Since there is already an answer that provides a workaround I'm going to focus on problems with your approach.
Input data scale
As others have stated, your input data value range from 0 to 1000 is quite big. This problem can be easily solved by scaling your input data to zero mean and unit variance (X = (X - X.mean())/X.std()) which will result in improved training performance. For tanh this improvement can be explained by saturation: tanh maps to [-1;1] and will therefore return either -1 or 1 for almost all sufficiently big (>3) x, i.e. it saturates. In saturation the gradient for tanh will be close to zero and nothing will be learned. Of course, you could also use ReLU instead, which won't saturate for values > 0, however you will have a similar problem as now gradients depend (almost) solely on x and therefore later inputs will always have higher impact than earlier inputs (among other things).
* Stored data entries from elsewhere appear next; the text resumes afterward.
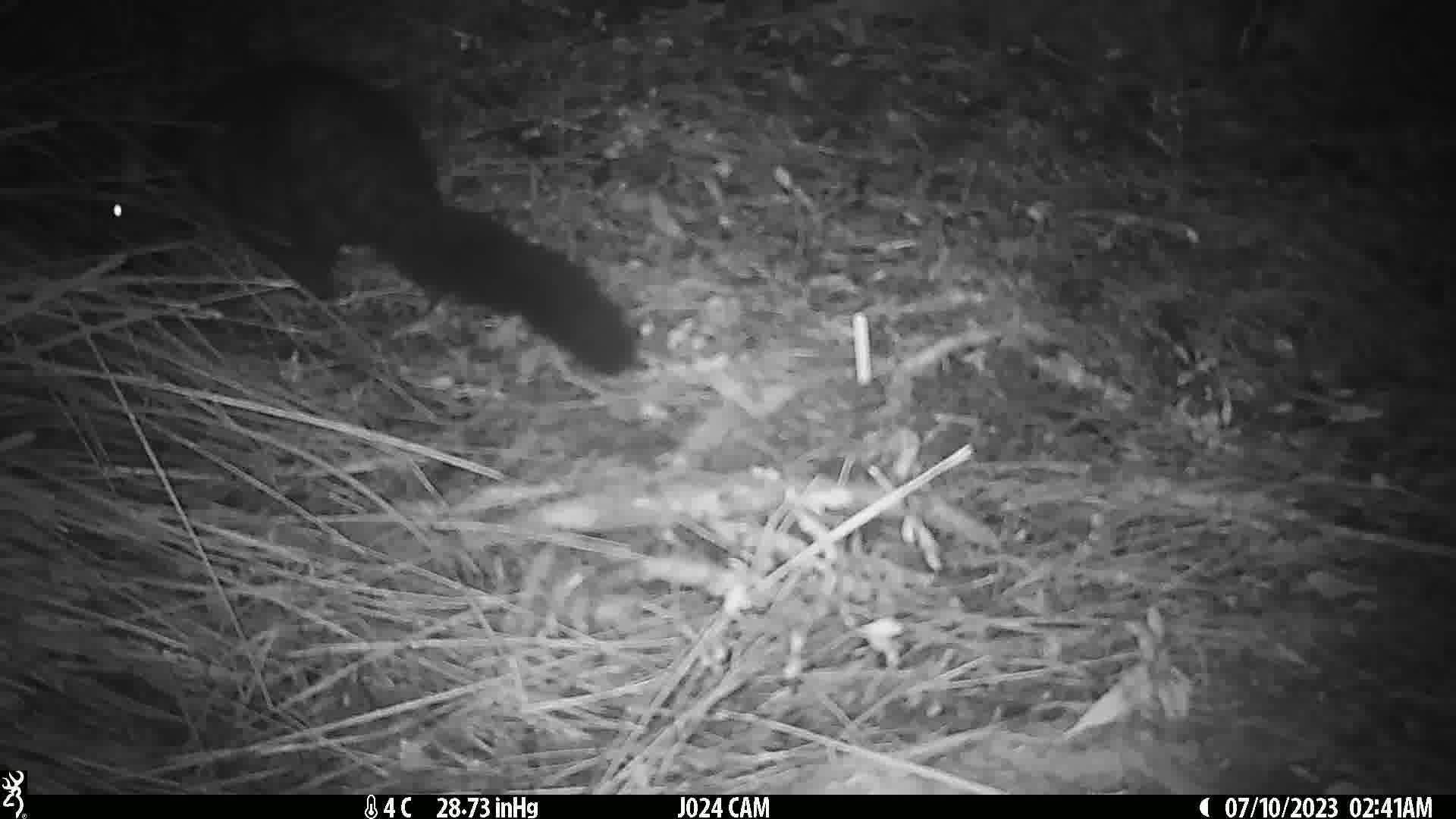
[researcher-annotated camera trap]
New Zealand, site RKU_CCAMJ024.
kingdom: Animalia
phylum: Chordata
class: Mammalia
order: Diprotodontia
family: Phalangeridae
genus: Trichosurus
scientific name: Trichosurus vulpecula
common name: common brushtail possum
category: possum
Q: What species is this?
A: Possum (common brushtail possum) (Trichosurus vulpecula).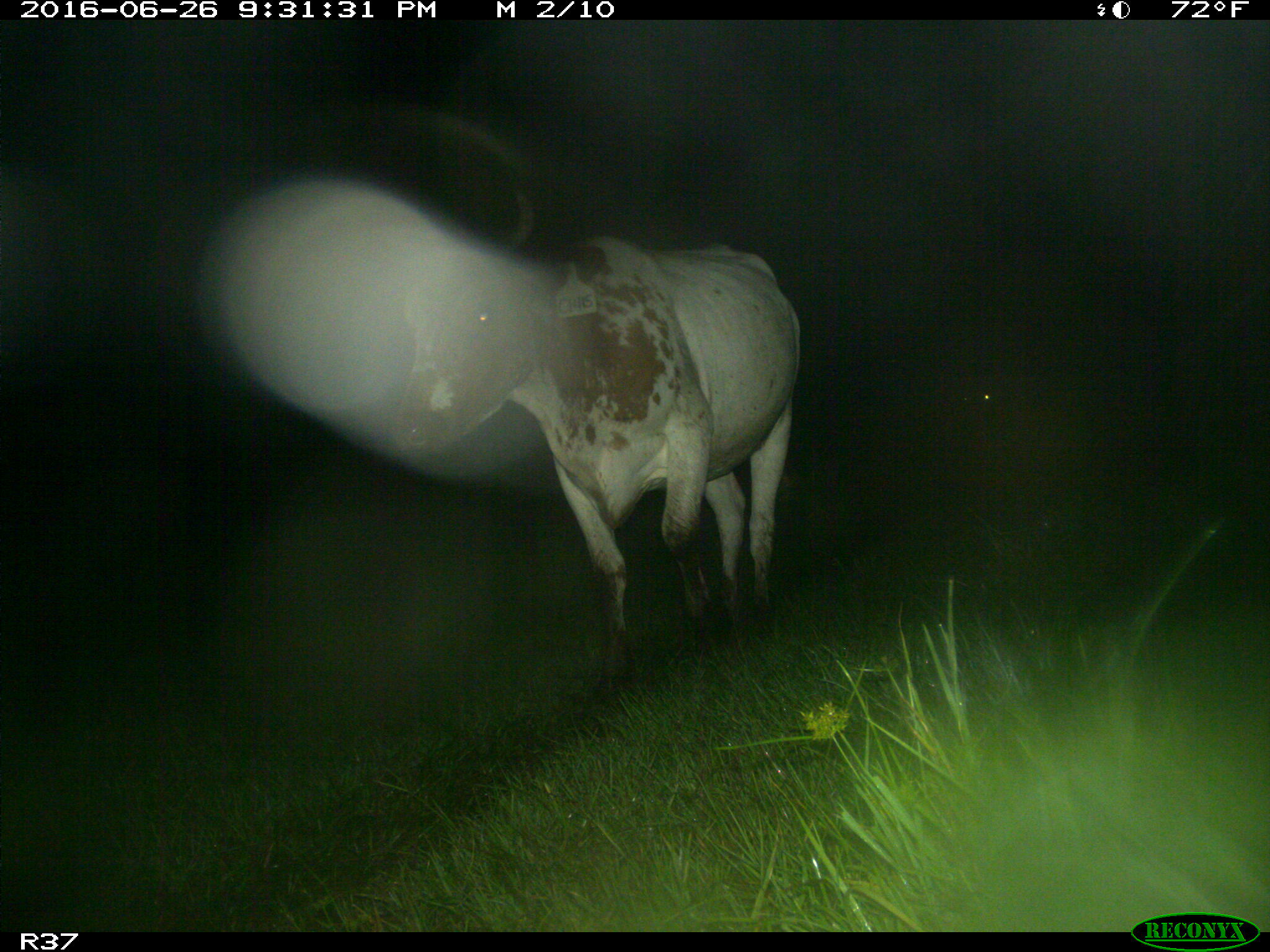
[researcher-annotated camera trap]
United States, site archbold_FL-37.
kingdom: Animalia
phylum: Chordata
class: Mammalia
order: Artiodactyla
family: Bovidae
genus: Bos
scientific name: Bos taurus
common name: domestic cow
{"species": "Bos taurus (domestic cow)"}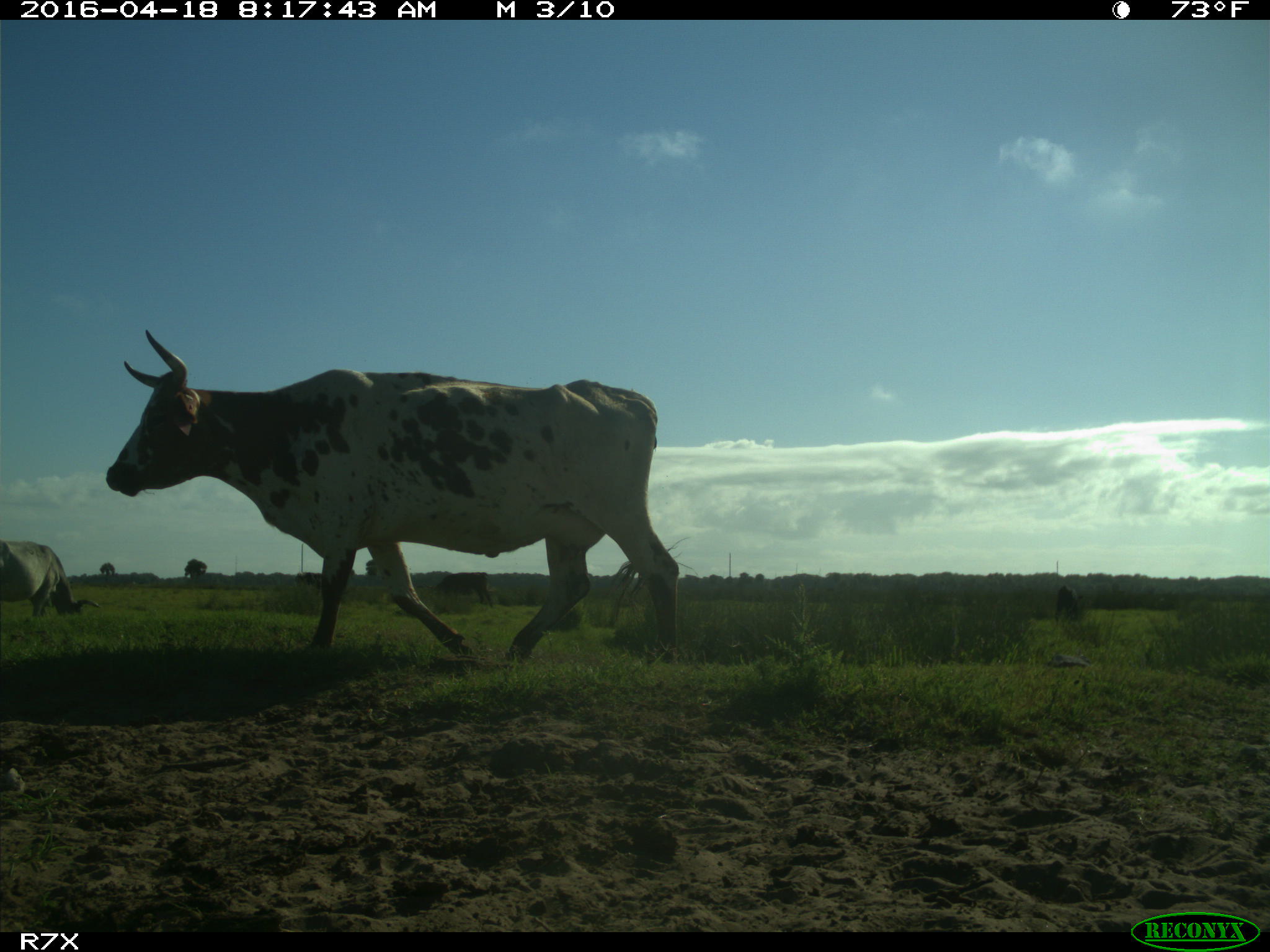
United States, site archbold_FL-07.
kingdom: Animalia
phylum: Chordata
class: Mammalia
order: Artiodactyla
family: Bovidae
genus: Bos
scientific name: Bos taurus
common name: domestic cow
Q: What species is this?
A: Bos taurus (domestic cow).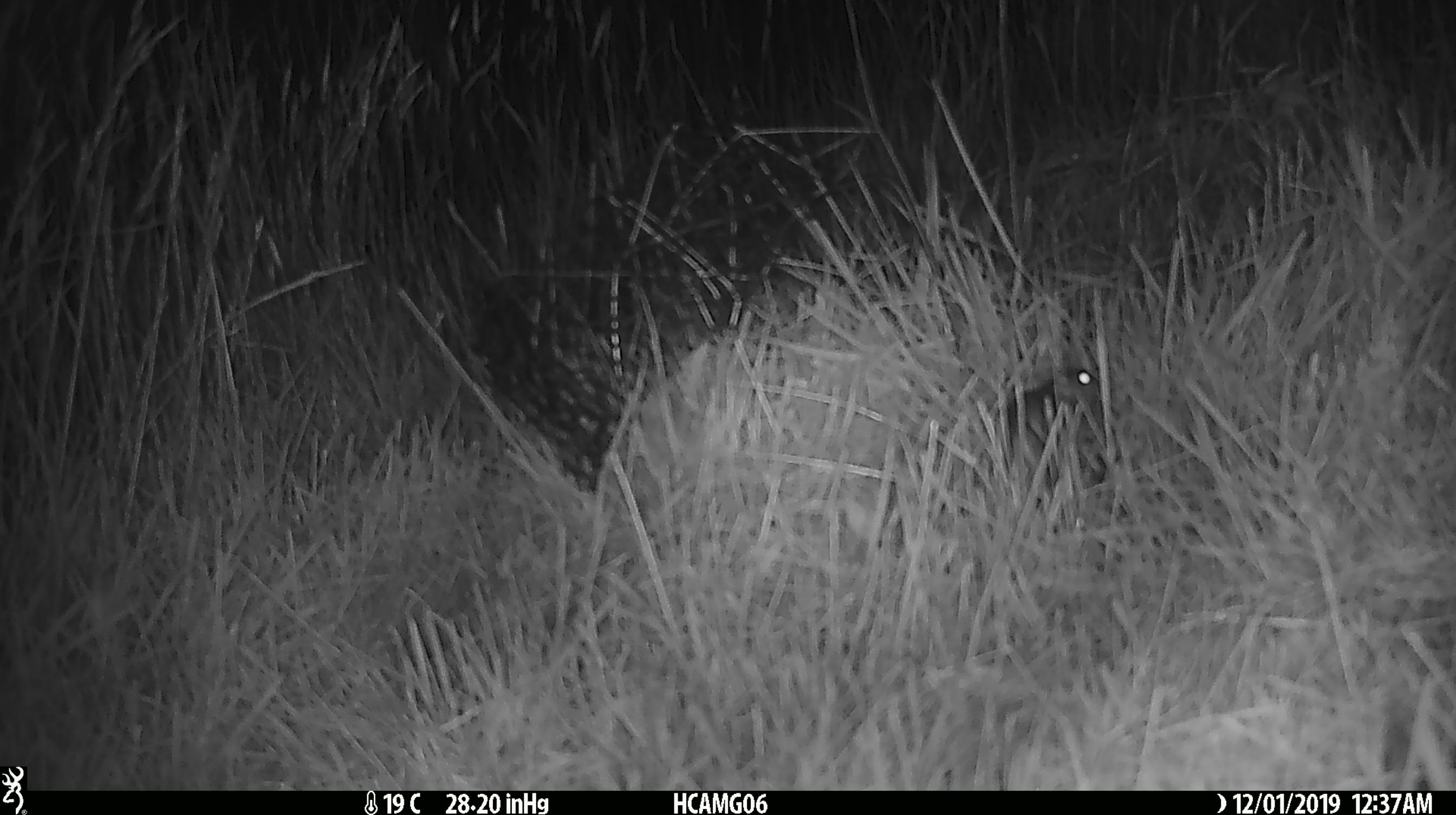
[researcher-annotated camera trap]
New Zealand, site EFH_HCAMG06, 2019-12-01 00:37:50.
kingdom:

While re-scaling or normalization may be a solution, another solution would be to treat your input as a categorical input and map your discrete values to a one-hot encoded vector, so instead of
>>> X = np.arange(T)
>>> X.shape
(1000,)
you would have
>>> X = np.eye(len(X))
>>> X.shape
(1000, 1000)
Of course this might not be desirable if you want to learn continuous inputs.
Modeling
You are currently trying to model a mapping from a linear function to a non-linear function: you map f(x) = x to g(x) = sin(x). While I understand that this is a toy problem, this way of modeling is limited to only this one curve as f(x) is in no way related to g(x). As soon as you are trying to model different curves, say both sin(x) and cos(x), with the same network you will have a problem with your X as it has exactly the same values for both curves. A better approach of modeling this problem is to predict the next value of the curve, i.e. instead of
X = range(T)
Y = sin(x)
you want
X = sin(X)[:-1]
Y = sin(X)[1:]
so for time-step 2 you will get the y value of time-step 1 as input and your loss expects the y value of time-step 2. This way you implicitly model time.